▶ [What the exercise asks]:
From the article on Common Core tests for special needs students, transcribe the passage between "We’re not trying" and "science test only)", inclusive.
─── Source extract
Common Core Tests For Special Needs Students

If you've been worried that your special needs child will be left out of the Common Core Assessments, fear not. Nirvi Shah from EdWeek reported today,

"The two groups tasked with developing the common-core assessments have been thinking about students with disabilities from the time they first won the grants from the U.S. Department of Education to design the tests. That’s a sharp departure from what’s been the norm in standardized testing, which has been to consider accommodations for students with disabilities as an afterthought."

The two consortia are working to minimize or eliminate any school to school inconsistencies that currently exist in giving standardized tests to children with IEP's. Carol André, the special education director at Exeter High School in Exeter, N.H. said,

"In particular, when teachers or proctors are allowed to read portions of a test aloud for students, the way that information is read can vary widely... We had to all but police our own people to be sure they were not giving the kids an unfair advantage or leg up. It was really hard, especially for our younger kids. The adults desperately want them to do well. Suddenly, without even being conscious of it, you may have an adult who’s reading the question and the four answers but they’re doing a little more emphasis on choice C, or the kid is reading the adult’s expression.”

Michael Hock, co-chair of the accessibility and accommodations work group for the SMARTER Balanced Assessment Consortium, boasted that the new generation of computerized tests will be able to read words aloud in the same way, in the same voice, from state to state. He added,

We’re not trying to provide anyone with any kind of advantage—that’s what we’re trying to avoid.”

Accommodations available on the test include:

  • Portions of the test can be magnified right on the screen. No more oversized type on paper tests. Such features also can be turned on and off, so only students for whom they are allowed may access them.
  • Individual students will have the ability to highlight or obscure words on the screen (for the science test only)
  • Background music or sounds may be played to keep the students calm or focused, (a feature intended for students with attention disorders.)
  • Changing the color of the text or allowing students to change the contrast of what they are reading. (for students with visual impairments and some types of reading-based learning disabilities)
  • Future tests may be translated into different languages.

“The idea of making tests accessible, it’s a social-justice issue,” Mr. Hock said. “And we want to accurately measure every kid’s skills.”
The consortia are charged with creating exams for 99 percent of students. For the remaining 1 percent of students with significant cognitive disabilities, separate exams are being designed.
──────
─── Given data
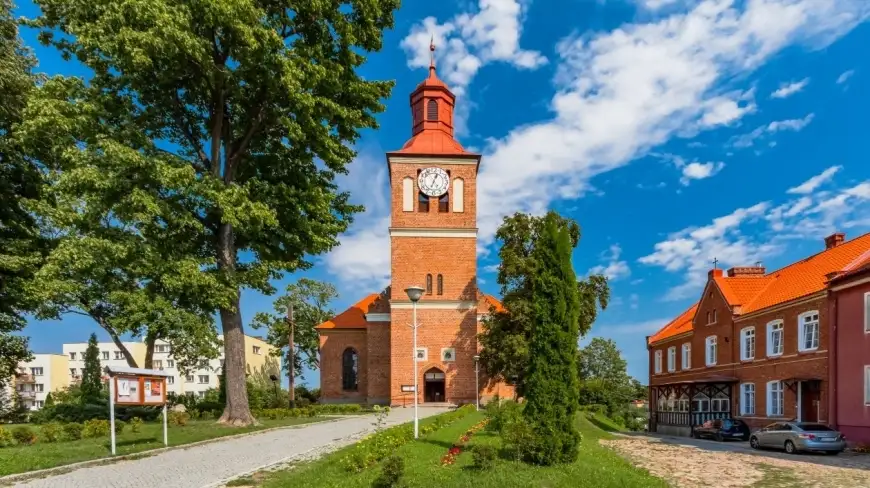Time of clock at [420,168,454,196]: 12:33
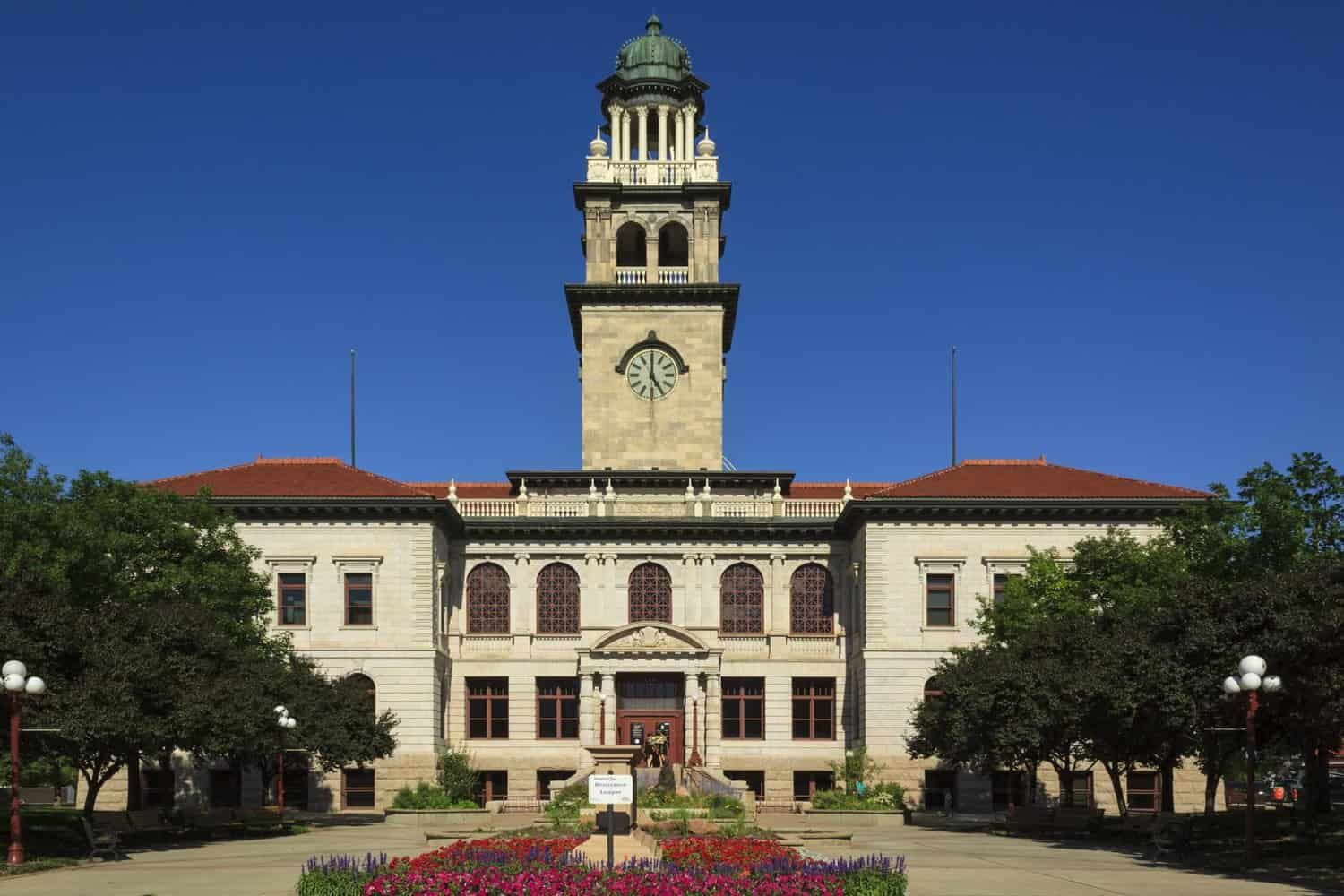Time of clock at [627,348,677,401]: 5:00
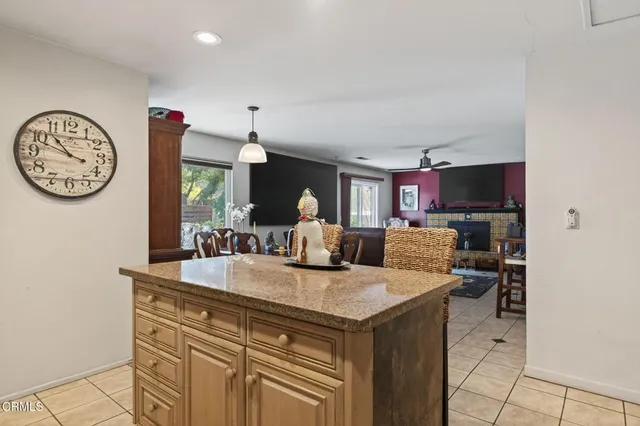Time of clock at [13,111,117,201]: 10:48
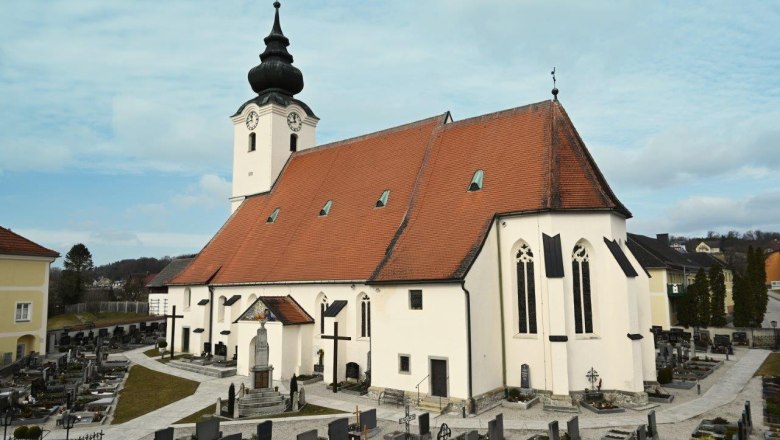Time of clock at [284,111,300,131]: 11:42
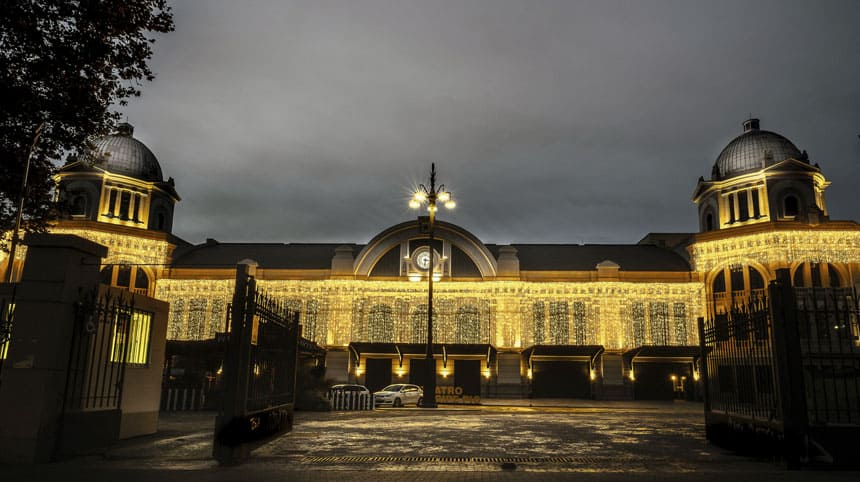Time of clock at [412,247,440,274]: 6:15
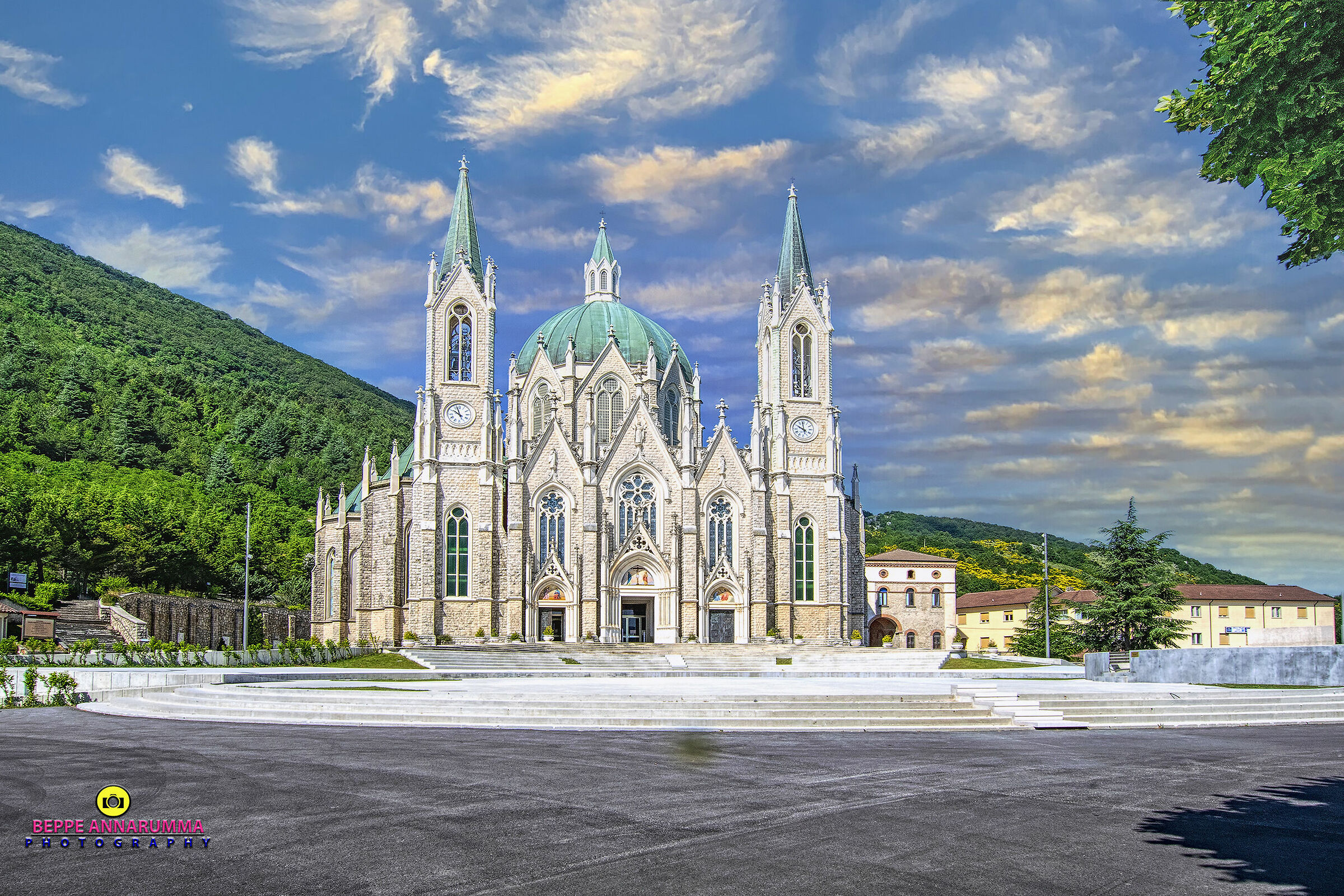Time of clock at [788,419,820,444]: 9:58
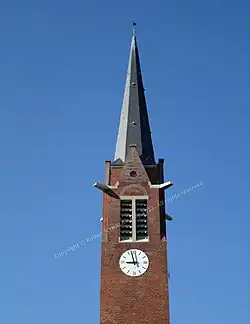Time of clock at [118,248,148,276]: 8:57
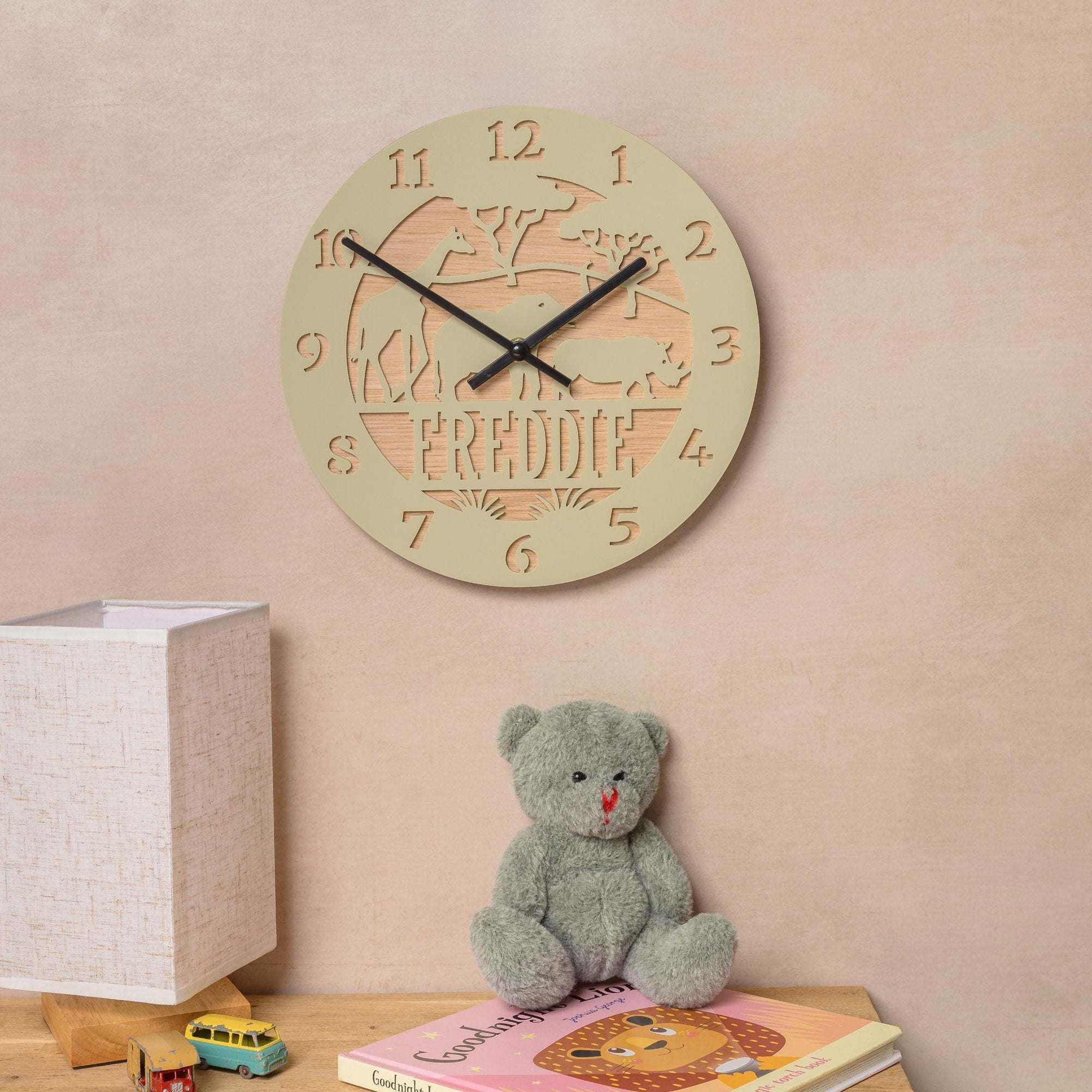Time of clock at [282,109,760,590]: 1:50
──────
▶ [Full output]:
We’re not trying to provide anyone with any kind of advantage—that’s what we’re trying to avoid.”

Accommodations available on the test include:

  • Portions of the test can be magnified right on the screen. No more oversized type on paper tests. Such features also can be turned on and off, so only students for whom they are allowed may access them.
  • Individual students will have the ability to highlight or obscure words on the screen (for the science test only)